Klemtu is the home base of the Kitasoo Xai’xais Nation, and it’s where I meet Doug Neasloss, the nation’s elected chief, at the stewardship offices. On this Friday afternoon, the modular building is busy with staff changing in and out of dive gear. The department has around 40 employees; more than half are from the nation and the other half are gumshwa, meaning non-Indigenous or, literally, driftwood. Neasloss meets me in the conference room and sits down at the live-edge table.

The village of Klemtu, about 500 kilometers (310 miles) north of Vancouver, is a confluence of cultures. Photograph by Shanna Baker


Now age 42, with 14 years as elected chief under his belt, Neasloss is canny yet casual, quick with a strong argument or a wry joke. When I ask how long his nation has been managing their own food fishery, he doesn’t miss a beat. “Thousands of years,” he deadpans. I was thinking of modern management since colonization, but point taken. I apologize, feeling like a real gumshwa, and rephrase the question.

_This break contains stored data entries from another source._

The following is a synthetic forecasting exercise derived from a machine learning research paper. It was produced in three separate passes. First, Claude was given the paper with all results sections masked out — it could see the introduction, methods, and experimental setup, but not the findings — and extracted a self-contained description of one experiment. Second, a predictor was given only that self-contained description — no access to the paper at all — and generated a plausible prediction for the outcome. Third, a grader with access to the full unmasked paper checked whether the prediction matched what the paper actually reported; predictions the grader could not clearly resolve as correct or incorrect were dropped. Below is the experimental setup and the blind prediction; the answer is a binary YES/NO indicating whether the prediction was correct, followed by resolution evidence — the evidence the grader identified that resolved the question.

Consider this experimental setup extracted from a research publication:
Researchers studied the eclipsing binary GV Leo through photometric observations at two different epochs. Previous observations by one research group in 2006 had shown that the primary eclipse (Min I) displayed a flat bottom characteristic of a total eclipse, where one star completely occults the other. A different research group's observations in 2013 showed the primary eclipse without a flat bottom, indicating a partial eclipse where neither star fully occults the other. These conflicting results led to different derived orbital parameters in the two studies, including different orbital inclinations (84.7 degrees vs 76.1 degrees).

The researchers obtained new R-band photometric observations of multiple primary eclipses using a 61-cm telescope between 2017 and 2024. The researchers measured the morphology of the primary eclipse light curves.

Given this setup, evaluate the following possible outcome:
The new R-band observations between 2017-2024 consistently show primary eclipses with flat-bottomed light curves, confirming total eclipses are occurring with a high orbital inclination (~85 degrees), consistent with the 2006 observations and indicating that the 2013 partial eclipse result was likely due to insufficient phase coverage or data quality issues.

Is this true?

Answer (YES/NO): NO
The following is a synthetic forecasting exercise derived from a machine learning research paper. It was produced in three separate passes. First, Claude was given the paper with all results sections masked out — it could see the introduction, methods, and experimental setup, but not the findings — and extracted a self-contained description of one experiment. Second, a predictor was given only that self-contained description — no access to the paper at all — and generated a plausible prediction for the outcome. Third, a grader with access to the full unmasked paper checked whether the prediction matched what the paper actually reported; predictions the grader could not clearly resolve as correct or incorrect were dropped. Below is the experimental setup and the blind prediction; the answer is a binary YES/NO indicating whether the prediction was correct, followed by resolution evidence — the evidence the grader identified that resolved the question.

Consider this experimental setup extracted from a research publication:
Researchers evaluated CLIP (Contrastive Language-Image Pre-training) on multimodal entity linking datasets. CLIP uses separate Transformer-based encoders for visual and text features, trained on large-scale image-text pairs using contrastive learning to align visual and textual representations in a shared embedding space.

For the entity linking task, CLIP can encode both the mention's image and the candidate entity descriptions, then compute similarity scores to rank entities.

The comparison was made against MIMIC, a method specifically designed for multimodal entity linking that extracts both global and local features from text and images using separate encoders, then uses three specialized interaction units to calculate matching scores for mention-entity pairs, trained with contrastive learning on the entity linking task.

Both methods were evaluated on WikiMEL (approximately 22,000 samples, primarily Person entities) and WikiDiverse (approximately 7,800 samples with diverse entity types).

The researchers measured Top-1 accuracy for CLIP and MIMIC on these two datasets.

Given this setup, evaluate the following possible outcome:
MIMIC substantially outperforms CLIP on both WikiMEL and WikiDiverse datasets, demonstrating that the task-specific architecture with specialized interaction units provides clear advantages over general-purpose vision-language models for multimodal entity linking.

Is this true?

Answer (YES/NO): NO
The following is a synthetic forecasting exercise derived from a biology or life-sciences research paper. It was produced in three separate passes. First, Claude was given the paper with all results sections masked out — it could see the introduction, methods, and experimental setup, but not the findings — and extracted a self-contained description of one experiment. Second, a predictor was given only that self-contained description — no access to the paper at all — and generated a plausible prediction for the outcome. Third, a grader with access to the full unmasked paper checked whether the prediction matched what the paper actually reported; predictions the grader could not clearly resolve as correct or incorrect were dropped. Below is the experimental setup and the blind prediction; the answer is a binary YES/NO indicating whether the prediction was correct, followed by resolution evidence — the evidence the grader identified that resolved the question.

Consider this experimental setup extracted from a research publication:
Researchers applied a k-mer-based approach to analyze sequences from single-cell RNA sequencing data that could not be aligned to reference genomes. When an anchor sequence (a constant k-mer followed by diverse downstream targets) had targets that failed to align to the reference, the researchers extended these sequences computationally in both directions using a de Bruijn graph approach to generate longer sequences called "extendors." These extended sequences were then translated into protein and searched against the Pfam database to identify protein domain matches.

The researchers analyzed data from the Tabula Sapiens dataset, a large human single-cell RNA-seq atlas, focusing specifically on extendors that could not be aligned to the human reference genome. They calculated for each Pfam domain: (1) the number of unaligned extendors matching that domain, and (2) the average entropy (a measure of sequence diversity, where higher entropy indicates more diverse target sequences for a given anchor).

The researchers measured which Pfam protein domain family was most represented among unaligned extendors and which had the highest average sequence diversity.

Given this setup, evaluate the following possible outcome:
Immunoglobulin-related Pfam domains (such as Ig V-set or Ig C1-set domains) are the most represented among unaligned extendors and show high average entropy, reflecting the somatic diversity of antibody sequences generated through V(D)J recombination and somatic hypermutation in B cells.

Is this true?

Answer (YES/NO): YES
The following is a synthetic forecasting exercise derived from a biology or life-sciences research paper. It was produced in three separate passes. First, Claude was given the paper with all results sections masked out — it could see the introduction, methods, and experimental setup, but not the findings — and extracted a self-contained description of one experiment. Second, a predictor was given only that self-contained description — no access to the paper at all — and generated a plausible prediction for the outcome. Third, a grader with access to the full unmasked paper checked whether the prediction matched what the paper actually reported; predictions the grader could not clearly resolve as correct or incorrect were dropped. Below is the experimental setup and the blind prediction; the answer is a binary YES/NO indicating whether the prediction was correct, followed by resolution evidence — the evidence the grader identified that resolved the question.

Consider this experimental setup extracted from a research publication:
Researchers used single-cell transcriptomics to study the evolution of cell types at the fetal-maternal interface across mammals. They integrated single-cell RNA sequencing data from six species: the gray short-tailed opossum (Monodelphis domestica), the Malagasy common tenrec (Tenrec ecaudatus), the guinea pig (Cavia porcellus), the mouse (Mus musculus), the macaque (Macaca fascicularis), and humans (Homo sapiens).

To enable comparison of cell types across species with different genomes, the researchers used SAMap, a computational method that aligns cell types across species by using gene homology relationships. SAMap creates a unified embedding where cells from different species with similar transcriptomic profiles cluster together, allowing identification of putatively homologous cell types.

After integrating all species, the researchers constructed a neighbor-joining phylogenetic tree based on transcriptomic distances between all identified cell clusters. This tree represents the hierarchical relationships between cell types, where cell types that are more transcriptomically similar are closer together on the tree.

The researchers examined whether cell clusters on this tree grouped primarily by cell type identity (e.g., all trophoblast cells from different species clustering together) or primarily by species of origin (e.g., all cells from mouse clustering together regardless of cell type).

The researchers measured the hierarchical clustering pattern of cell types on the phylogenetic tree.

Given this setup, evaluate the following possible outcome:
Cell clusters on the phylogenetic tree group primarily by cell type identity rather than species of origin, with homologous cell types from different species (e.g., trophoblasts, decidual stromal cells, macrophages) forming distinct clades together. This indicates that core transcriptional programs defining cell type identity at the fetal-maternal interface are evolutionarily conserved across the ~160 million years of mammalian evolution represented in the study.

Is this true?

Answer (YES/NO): YES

To understand Indigenous co-governance of the ocean, Neasloss explains, it helps to know something about the history of co-governance on land, starting with the land we’re meeting on. The place known as Klemtu, on the eastern edge of what’s now called Swindle Island, was once a seaweed-strewn trading camp where the Kitasoo people of the islands exchanged delicacies like herring roe for crab apples and mountain goat fat from the Xai’xais people of the mainland. Chiefs from both nations managed resources, passing down a conservation ethic centered on taking only what you need.

Doug Neasloss, elected chief of the Kitasoo Xai’xais Nation until July 2025, has long pushed for Indigenous leadership to be recognized as equal to provincial and federal governments.


Feeding the community from the local harvest was incentive for sustainable management. While there are a few examples of Indigenous mismanagement in the northeast Pacific—such as oral history about the Haida people of Skidegate fishing eulachon to local extinction long before colonization—these mistakes are often incorporated into stories and lessons aimed at changing future behavior. Far more common is historical evidence of sustainable practices, from using specially designed hooks to target only midsized fish to dismantling fish traps after harvest to prevent overexploitation.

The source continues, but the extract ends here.